▶ [DATASET RECORDS]:
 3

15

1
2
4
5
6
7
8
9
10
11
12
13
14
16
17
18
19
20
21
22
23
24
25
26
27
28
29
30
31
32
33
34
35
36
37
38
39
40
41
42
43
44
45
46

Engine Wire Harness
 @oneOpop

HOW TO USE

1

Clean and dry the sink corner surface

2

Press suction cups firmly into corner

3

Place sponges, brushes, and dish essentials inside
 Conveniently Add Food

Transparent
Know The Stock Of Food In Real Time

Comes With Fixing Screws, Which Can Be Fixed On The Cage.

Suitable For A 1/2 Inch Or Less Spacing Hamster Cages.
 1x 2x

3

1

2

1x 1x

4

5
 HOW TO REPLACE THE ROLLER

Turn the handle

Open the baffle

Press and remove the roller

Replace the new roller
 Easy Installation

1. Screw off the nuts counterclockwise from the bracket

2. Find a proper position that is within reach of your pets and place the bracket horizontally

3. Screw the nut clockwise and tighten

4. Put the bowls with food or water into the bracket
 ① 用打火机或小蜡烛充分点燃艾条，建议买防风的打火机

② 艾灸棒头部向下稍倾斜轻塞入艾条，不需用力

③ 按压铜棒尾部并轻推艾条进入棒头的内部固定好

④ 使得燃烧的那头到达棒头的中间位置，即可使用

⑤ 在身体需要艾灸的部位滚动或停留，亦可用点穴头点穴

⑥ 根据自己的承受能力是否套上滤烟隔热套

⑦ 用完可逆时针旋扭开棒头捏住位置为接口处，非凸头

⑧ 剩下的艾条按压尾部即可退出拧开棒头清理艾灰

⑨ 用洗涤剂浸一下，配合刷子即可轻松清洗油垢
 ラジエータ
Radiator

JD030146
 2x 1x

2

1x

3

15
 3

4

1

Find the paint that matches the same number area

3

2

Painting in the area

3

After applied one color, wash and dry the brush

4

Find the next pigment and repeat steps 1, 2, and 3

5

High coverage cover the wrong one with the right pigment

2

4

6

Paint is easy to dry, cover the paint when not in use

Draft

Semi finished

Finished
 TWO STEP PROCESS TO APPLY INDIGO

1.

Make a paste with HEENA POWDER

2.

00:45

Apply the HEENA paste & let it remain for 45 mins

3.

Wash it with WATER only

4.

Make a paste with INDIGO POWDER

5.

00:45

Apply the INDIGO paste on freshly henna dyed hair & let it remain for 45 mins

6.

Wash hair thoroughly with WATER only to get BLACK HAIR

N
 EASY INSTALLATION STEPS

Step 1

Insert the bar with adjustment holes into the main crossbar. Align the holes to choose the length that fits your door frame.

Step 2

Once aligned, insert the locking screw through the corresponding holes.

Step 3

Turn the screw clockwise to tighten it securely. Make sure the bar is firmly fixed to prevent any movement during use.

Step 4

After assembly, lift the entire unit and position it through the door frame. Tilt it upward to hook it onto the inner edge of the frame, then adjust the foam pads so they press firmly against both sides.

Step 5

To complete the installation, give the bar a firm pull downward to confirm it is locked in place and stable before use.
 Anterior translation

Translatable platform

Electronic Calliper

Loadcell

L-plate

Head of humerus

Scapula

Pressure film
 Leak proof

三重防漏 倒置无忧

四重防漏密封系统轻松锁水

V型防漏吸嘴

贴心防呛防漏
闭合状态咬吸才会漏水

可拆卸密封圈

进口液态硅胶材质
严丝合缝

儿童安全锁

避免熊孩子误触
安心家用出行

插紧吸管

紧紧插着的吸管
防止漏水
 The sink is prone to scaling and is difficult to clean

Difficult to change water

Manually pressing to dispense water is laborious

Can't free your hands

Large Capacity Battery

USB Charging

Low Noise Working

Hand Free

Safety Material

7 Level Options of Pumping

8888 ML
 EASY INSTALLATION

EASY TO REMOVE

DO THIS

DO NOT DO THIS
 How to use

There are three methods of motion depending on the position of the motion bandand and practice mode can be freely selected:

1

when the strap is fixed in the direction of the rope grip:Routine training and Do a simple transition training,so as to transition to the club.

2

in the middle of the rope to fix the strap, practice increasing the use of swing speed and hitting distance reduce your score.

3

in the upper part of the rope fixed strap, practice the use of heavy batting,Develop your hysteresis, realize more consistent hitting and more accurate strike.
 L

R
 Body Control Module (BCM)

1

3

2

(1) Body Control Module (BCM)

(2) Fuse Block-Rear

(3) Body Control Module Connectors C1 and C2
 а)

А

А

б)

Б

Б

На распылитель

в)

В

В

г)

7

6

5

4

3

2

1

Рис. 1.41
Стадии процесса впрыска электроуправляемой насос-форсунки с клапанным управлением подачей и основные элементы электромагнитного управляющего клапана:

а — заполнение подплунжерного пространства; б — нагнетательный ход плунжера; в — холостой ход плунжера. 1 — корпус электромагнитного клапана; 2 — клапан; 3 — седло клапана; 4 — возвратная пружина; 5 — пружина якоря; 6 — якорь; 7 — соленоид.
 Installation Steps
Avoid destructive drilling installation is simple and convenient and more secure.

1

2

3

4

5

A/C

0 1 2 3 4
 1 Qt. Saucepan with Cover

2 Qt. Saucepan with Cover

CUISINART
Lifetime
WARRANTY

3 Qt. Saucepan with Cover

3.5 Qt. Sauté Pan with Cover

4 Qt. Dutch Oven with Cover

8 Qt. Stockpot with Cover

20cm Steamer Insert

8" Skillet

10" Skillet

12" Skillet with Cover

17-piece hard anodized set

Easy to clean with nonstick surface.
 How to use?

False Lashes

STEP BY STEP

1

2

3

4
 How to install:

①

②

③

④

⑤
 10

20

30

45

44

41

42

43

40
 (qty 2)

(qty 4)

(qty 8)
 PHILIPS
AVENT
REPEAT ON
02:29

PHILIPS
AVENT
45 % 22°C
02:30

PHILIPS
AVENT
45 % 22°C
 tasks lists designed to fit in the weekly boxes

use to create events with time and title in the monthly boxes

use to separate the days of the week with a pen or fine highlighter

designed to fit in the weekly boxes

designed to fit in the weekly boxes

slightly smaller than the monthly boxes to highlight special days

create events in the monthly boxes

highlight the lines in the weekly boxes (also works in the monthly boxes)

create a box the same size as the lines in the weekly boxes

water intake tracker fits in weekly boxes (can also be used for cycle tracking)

▶ [THE PROBLEM]:
If a line of the listing above contains "Turn", pick it out and copy it.

▶ [OUTPUT OF THE EXERCISE]:
Turn the handle
Turn the screw clockwise to tighten it securely. Make sure the bar is firmly fixed to prevent any movement during use.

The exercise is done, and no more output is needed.